Oil rebounds slightly but Brent remains low on US-China tensions

Picture: REUTERS/AZAD LASHARI
Picture: REUTERS/AZAD LASHARI

Oil prices rebounded slightly on Tuesday from big falls in recent sessions, but Brent crude remained near seven-month lows about $60 a barrel due to escalating trade tensions between China and the US.

Brent prices have lost more than 9% in the past week, with US President Donald Trump vowing to impose new tariffs on Chinese imports, and China making further moves against US agricultural cargoes. The US also responded to a decline in China’s yuan on Monday by branding the country a currency manipulator.

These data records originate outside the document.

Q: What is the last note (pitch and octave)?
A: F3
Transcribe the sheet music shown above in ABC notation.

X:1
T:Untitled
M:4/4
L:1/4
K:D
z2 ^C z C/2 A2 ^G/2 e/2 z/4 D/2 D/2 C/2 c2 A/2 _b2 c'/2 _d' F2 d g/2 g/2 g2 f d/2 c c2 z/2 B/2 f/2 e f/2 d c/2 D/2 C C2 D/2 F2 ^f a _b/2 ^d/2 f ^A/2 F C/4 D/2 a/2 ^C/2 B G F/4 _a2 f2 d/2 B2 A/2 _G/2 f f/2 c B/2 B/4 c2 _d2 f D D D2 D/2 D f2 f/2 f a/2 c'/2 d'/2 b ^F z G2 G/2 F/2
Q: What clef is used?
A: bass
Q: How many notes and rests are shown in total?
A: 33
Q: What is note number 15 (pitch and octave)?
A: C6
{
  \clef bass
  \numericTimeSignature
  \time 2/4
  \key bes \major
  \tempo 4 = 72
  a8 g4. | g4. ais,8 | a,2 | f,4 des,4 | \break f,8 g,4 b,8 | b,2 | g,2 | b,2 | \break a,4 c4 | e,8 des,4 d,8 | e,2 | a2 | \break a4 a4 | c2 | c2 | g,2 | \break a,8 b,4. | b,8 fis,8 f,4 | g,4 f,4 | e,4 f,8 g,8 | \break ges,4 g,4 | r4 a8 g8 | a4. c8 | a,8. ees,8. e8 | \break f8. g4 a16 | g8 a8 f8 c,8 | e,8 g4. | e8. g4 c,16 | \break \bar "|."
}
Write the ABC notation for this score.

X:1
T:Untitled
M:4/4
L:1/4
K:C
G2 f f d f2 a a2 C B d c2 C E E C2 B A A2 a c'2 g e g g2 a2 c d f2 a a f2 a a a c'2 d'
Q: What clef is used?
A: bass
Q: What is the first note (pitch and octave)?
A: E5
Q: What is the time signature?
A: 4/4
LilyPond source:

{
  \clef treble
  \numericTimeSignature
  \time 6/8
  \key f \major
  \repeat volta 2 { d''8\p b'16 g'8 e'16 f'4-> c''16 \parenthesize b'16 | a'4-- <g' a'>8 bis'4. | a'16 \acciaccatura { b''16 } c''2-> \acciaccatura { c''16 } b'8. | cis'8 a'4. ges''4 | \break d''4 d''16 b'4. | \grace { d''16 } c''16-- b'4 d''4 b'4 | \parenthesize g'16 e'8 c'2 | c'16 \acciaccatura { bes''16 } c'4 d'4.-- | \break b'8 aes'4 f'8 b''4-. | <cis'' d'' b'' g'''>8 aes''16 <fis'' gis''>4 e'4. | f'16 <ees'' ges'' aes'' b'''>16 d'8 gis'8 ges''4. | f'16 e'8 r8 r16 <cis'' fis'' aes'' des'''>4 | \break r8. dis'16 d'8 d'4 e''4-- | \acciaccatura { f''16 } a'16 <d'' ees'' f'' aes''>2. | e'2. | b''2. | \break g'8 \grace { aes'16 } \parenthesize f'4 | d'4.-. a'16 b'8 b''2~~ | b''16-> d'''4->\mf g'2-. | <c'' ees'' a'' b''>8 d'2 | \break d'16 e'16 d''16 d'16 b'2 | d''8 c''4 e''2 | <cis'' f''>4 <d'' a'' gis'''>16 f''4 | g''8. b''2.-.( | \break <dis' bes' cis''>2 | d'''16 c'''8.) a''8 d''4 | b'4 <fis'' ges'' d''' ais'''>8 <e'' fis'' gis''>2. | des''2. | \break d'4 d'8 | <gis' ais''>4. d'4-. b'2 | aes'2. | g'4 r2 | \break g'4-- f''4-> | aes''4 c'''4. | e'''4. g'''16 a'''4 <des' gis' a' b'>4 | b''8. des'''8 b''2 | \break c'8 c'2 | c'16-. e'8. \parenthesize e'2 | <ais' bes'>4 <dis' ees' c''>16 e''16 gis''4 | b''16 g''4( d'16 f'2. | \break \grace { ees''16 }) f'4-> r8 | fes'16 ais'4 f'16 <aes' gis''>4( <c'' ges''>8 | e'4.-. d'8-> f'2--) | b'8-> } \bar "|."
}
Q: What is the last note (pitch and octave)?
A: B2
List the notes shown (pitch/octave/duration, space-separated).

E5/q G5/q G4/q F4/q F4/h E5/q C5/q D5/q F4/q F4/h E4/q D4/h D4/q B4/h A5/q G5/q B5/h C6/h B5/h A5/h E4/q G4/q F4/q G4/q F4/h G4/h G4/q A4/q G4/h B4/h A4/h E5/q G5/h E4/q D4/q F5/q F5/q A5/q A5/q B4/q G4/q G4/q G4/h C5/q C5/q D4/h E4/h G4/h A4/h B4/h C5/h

International benchmark Brent futures were up 28c at $60.09 a barrel by 9.10am GMT, having dipped earlier in the session to their lowest since January 14 at $59.07. West Texas Intermediate (WTI) crude futures rose 38c to $55.07 a barrel.

With global equities hitting a two-month low on Monday, Brent fell more than 3% that day as traders worried the dispute between the world’s two biggest oil buyers would dent demand, helping  prompt Tuesday’s short-covering.

“It’s difficult for oil to hold [up] when you have such moves in equities,” PetroMatrix analyst Olivier Jakob said. “Brent at $60 a barrel is an important support level. It would be difficult for Brent to collapse below this level unless there is a further collapse in equities.”

Meanwhile, Iran has threatened to block all energy exports out of the Strait of Hormuz, through which a fifth of global oil traffic passes, if it is unable to sell oil as promised by a 2015 nuclear deal in exchange for curbing uranium enrichment.

On Monday, Britain joined the US in a maritime security mission in the Gulf to protect merchant vessels after Iran seized a British-flagged vessel.

Oil prices could find some support later on Tuesday, with a Reuters poll showing US crude oil inventories were expected to have fallen for an eighth consecutive week.

The American Petroleum Institute (API) is set to release its weekly inventory data at 8.30pm GMT, with official government numbers to follow on Wednesday.